O seu desenho me deixo de queixo caído, estou até agora tentando reerguê-lo. Já me deu uma prova de como é bom com as palavras, mas estou impressionada com seu talento para desenhar. Você soube me retratar com maestria... Eu simplesmente estou encantada. Não poderia receber presente melhor.

Meu retrato já tem um lugar especial no meu quarto. Colei na porta, onde posso ver sempre que dormir e será a primeira visão quando eu acordar. Ao tocar o papel é como se eu sentisse seu toque enquanto desenhava, parece loucura, não é?

Como você já faz parte de mim, queria que fosse o primeiro, a saber que em breve estarei voltando para casa. Não sei o dia exato, mas logo estarei no convívio com a sociedade outra vez.

Isso é tão CRAZY.

Eu sei o que você vai falar, juro que sei... Mas eu estou apavorada com ideia. Estou com medo de sair daqui. E se eu tiver uma recaída? E se eu não for forte o bastante? E as pessoas que me conhecem, o que estarão esperando de mim?

São tantos "se"...

Queria que estivesse aqui para segurar minhas mãos e dizer que tudo vai dar certo.

 

Sua Ivy.

 

Depois de uma semana de cão, receber a carta da minha Ivy, soou com uma porta que me levou direto para um refúgio.

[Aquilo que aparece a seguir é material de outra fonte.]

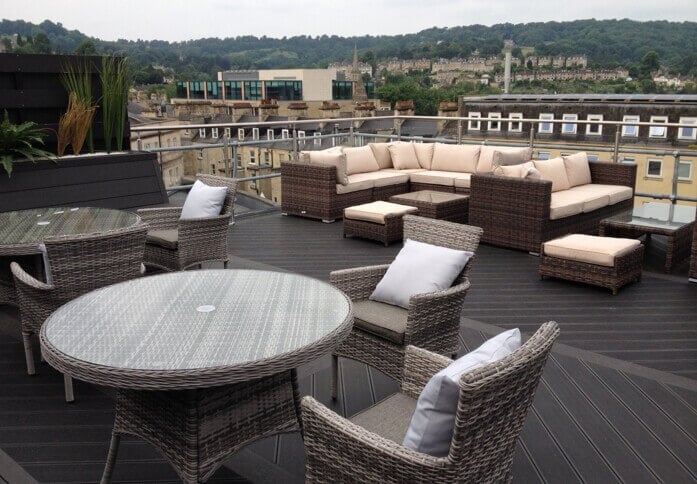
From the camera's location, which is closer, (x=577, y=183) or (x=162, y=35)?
(x=577, y=183)

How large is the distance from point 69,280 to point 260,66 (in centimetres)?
5506

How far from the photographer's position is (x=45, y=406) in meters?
2.96

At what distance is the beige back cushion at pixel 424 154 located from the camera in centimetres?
765

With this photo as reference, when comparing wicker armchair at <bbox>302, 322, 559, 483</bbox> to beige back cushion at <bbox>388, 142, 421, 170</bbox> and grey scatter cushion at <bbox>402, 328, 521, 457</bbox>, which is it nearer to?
grey scatter cushion at <bbox>402, 328, 521, 457</bbox>

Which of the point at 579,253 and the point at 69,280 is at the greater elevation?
the point at 69,280

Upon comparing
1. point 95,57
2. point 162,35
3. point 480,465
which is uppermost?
point 162,35

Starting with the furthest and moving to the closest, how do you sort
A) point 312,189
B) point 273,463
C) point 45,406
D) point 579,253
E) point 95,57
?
point 312,189
point 95,57
point 579,253
point 45,406
point 273,463

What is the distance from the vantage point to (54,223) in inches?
151

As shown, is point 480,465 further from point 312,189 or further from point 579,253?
point 312,189

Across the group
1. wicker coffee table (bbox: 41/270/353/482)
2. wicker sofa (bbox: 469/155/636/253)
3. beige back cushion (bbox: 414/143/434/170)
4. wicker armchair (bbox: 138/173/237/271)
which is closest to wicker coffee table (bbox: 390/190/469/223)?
wicker sofa (bbox: 469/155/636/253)

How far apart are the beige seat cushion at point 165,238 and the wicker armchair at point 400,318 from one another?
1672mm

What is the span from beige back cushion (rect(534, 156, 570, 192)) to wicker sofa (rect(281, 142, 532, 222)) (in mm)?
549

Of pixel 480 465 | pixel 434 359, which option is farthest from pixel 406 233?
pixel 480 465

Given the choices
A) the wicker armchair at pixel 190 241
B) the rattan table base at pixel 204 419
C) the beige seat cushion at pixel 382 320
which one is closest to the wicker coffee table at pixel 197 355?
the rattan table base at pixel 204 419
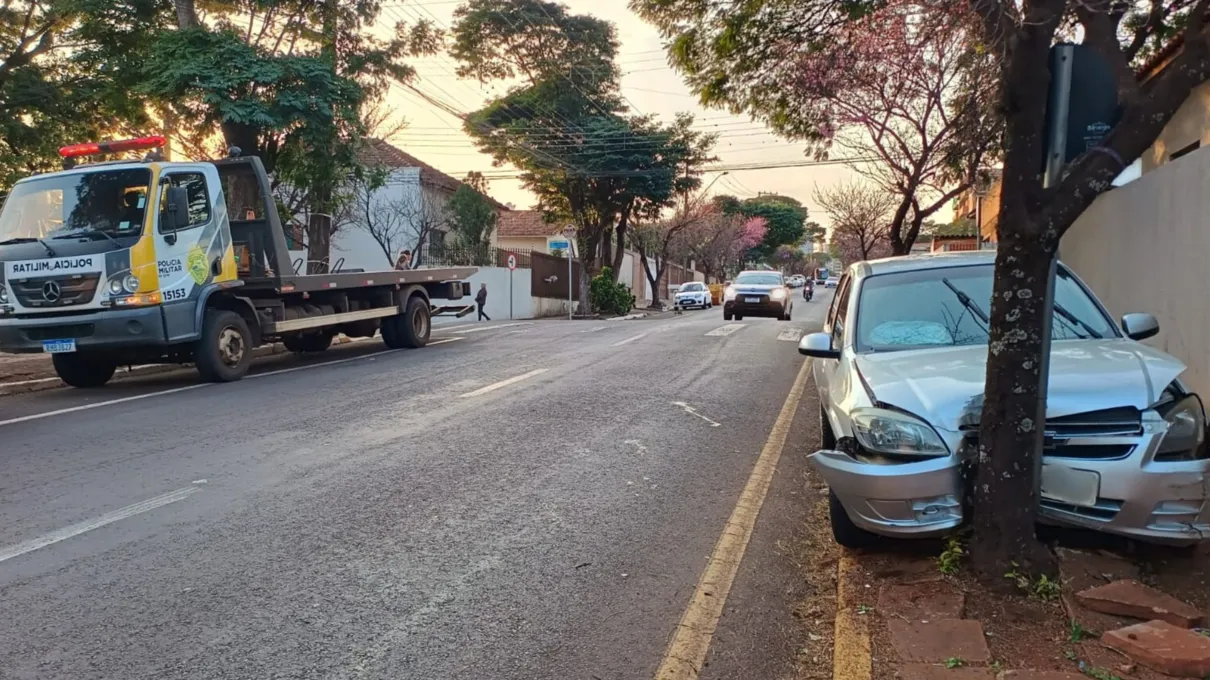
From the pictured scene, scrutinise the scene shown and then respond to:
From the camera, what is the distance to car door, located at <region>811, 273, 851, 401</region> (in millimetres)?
5969

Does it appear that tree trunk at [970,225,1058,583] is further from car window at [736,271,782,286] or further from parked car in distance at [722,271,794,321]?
car window at [736,271,782,286]

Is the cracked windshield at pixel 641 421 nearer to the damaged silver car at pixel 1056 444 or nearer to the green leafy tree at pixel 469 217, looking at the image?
the damaged silver car at pixel 1056 444

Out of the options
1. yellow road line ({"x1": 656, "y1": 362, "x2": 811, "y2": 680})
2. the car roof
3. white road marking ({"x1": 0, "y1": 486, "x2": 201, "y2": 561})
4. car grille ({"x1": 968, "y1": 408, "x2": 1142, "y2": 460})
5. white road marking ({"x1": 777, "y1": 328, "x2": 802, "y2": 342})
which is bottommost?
white road marking ({"x1": 777, "y1": 328, "x2": 802, "y2": 342})

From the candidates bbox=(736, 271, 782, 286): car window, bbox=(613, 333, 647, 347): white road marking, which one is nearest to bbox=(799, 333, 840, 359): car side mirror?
bbox=(613, 333, 647, 347): white road marking

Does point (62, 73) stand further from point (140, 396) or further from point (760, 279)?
point (760, 279)

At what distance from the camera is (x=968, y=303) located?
19.1 ft

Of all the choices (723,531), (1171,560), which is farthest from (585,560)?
(1171,560)

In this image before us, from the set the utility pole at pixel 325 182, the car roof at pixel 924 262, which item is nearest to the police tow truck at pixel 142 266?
the utility pole at pixel 325 182

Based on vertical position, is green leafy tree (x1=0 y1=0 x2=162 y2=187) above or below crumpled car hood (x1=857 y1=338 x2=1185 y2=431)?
above

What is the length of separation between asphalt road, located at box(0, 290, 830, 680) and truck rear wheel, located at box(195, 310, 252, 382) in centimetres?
119

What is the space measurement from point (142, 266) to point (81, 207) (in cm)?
113

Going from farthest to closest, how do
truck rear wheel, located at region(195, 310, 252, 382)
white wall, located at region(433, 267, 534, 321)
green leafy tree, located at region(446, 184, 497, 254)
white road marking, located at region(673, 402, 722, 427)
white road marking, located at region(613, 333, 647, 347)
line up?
white wall, located at region(433, 267, 534, 321) → green leafy tree, located at region(446, 184, 497, 254) → white road marking, located at region(613, 333, 647, 347) → truck rear wheel, located at region(195, 310, 252, 382) → white road marking, located at region(673, 402, 722, 427)

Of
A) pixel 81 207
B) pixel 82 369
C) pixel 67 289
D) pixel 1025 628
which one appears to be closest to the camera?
pixel 1025 628

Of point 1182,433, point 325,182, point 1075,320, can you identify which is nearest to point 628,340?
point 325,182
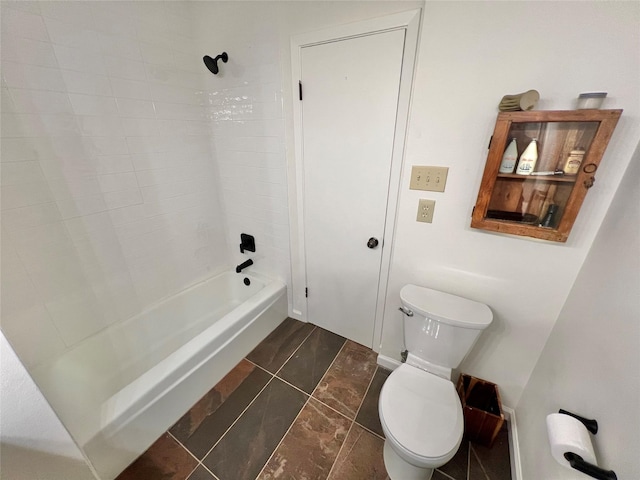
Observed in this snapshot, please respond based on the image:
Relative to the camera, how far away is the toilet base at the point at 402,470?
106cm

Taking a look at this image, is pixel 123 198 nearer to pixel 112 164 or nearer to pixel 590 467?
pixel 112 164

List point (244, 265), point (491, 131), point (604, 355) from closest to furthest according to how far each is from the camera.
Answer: point (604, 355) → point (491, 131) → point (244, 265)

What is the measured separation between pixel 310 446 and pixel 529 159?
1.67 metres

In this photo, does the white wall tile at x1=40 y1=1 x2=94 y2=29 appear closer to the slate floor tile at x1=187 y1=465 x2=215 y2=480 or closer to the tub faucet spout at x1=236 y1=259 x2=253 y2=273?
the tub faucet spout at x1=236 y1=259 x2=253 y2=273

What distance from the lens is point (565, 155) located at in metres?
0.91

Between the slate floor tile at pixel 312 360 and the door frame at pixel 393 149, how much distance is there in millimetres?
260

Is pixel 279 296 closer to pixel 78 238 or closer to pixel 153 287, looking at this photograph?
pixel 153 287

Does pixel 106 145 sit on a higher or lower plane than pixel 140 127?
lower

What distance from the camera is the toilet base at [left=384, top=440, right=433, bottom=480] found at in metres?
1.06

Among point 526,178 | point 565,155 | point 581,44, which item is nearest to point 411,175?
point 526,178

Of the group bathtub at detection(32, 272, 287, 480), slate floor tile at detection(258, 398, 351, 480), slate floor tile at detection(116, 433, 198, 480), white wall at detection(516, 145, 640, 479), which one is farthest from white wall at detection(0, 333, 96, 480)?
white wall at detection(516, 145, 640, 479)

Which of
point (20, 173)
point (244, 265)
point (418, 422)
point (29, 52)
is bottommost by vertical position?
point (418, 422)

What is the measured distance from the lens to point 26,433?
1.93 ft

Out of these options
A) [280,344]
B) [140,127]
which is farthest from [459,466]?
[140,127]
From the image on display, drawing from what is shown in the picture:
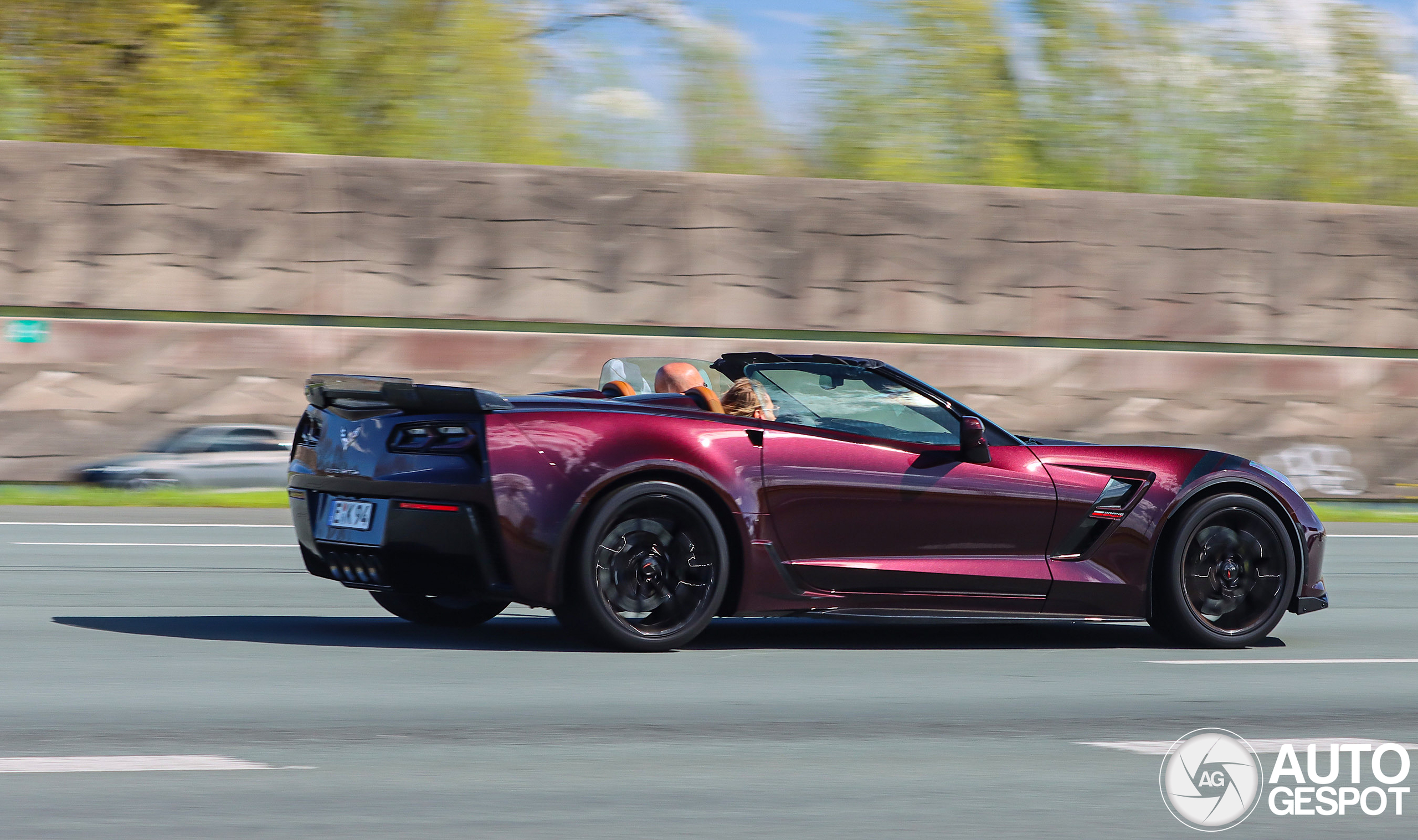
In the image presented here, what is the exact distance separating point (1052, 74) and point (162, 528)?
1639 cm

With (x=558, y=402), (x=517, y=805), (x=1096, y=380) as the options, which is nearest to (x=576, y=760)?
(x=517, y=805)

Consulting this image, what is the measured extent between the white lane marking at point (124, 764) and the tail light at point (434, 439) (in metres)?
1.94

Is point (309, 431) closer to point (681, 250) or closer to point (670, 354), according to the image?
point (670, 354)

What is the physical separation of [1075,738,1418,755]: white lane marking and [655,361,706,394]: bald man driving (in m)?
2.50

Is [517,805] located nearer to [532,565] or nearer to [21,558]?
[532,565]

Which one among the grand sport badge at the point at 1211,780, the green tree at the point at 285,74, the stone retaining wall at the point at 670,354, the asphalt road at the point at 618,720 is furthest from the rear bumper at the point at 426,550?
the green tree at the point at 285,74

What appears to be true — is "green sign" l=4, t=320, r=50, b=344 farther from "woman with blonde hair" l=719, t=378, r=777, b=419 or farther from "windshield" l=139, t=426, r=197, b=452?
"woman with blonde hair" l=719, t=378, r=777, b=419

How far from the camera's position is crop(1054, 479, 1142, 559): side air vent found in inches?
279

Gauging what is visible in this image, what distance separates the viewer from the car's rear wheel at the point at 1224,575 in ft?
23.8

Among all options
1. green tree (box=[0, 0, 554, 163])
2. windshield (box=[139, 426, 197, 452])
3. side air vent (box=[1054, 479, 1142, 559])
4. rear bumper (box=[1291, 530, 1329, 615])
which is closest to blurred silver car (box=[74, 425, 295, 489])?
windshield (box=[139, 426, 197, 452])

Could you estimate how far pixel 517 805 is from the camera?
4172 millimetres

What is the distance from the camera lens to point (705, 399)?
6.87 m

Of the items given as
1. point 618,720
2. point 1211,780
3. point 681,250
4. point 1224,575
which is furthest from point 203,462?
point 1211,780

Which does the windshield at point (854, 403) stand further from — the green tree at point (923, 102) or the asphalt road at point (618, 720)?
the green tree at point (923, 102)
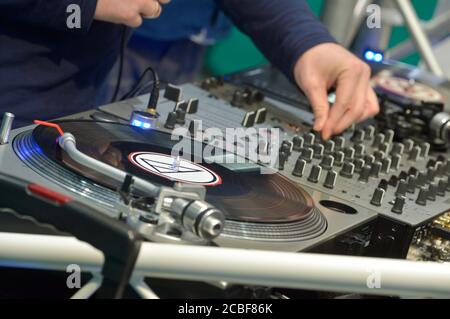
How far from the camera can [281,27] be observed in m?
1.98

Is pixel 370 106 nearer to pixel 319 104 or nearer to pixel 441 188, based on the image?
pixel 319 104

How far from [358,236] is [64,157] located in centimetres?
44

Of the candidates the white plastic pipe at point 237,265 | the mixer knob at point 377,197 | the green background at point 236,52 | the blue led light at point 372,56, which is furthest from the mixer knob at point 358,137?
the green background at point 236,52

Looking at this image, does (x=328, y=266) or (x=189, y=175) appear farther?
(x=189, y=175)

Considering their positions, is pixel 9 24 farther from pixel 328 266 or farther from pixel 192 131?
pixel 328 266

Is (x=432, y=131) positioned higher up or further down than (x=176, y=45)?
higher up

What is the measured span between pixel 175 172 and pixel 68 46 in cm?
58

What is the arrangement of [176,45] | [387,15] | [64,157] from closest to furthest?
1. [64,157]
2. [176,45]
3. [387,15]

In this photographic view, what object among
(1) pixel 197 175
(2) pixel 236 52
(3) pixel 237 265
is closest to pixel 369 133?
(1) pixel 197 175

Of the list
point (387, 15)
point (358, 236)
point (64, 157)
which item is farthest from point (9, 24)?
point (387, 15)

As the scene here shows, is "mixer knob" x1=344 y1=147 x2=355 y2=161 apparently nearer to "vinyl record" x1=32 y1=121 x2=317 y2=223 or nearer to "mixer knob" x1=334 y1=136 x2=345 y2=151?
"mixer knob" x1=334 y1=136 x2=345 y2=151

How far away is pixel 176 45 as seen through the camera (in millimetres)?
3107

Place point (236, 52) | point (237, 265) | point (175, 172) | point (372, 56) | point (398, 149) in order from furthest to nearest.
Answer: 1. point (236, 52)
2. point (372, 56)
3. point (398, 149)
4. point (175, 172)
5. point (237, 265)

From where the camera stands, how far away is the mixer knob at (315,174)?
152 centimetres
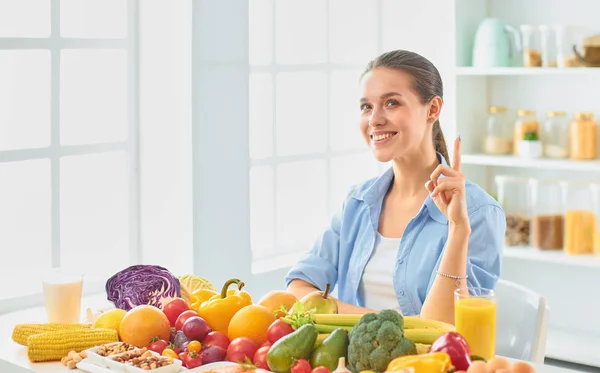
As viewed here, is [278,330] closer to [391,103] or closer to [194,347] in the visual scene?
[194,347]

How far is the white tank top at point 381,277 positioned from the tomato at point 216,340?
731 mm

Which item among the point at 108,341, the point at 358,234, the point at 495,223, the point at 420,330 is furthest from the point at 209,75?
the point at 420,330

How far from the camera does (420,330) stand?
5.90 ft

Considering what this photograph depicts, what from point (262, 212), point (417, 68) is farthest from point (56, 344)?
point (262, 212)

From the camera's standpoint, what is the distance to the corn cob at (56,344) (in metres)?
1.97

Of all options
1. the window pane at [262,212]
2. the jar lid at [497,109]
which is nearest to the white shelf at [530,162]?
the jar lid at [497,109]

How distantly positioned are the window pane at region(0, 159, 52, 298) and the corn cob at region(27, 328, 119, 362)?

Brigar com Raquel e constatar que ela não está sabendo lidar com seus sentimentos me deixou bastante irritado.

Primeiro descubro que ela andou mexendo nas minhas coisas particulares, uma constatação da sua imaturidade a não perceber que eu nunca a olharia de outra maneira que não fosse uma garota tentando se encontrar.

Segundo, por ela ter rasgado a foto de Ivy, a única que eu tinha. Por sorte, eu tenho sua imagem gravada e basta fechar os olhos para vê-la.

Ler sua carta e saber que ela gostou do desenho, foi muito bom. Fiquei apreensivo, com medo que ela achasse no mínimo estranho que eu lhe enviasse um desenho seu, mas que surpresa ao saber que ela adorou.

E mais, saber que ela colocou em um lugar especial onde pode ver sempre que quiser. Fechei os olhos por um segundo e tentei imaginar ela deitada em sua cama olhando para o próprio retrato e pensando em mim.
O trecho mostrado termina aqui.